A. 1 = Face, 2 = Head
B. 3 = Neck [CORRECT]
C. 5 = Thorax
D. 8 = Upper Extremity
Correct Answer: B
Rationale: The standard AIS body region codes are: 1 = Head, 2 = Face, 3 = Neck, 4 = Thorax, 5
= Abdomen, 6 = Spine, 7 = Upper Extremity, 8 = Lower Extremity, 9 = External and Other. Code
3 correctly represents the Neck region, which includes cervical spine, cervical spinal cord, and
neck structures (vessels, airway, esophagus).

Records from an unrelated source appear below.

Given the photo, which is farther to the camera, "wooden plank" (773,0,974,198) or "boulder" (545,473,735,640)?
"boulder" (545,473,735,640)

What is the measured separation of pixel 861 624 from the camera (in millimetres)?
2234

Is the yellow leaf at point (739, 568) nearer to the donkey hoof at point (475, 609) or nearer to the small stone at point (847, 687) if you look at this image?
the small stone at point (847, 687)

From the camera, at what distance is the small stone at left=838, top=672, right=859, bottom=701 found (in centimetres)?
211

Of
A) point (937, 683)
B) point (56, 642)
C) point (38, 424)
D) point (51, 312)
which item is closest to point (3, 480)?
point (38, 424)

Why distractors are incorrect:
• A: Reverses head (1) and face (2).
• C: Thorax is code 4, not 5 (abdomen).
• D: Upper extremity is code 7; lower extremity is code 8.
Question 7 The AIS severity scale is:
A. A prognostic scale predicting outcome
B. An anatomical injury severity scale [CORRECT]
C. A physiological scoring system
D. A measure of functional impairment
Correct Answer: B
Rationale: AIS is fundamentally an anatomical injury severity scale. It describes the severity of
tissue damage based on anatomical structures affected, not physiological response, prognosis, or
functional outcome. While higher AIS scores correlate with worse outcomes, the scale itself
measures anatomical disruption. This distinction is crucial for proper application.
Why distractors are incorrect:
• A: While correlated with outcome, AIS does not predict prognosis directly.
• C: Physiological systems include GCS, RTS, or APACHE; AIS is anatomical.
• D: Functional measures are captured by other instruments (GOS, FIM), not AIS.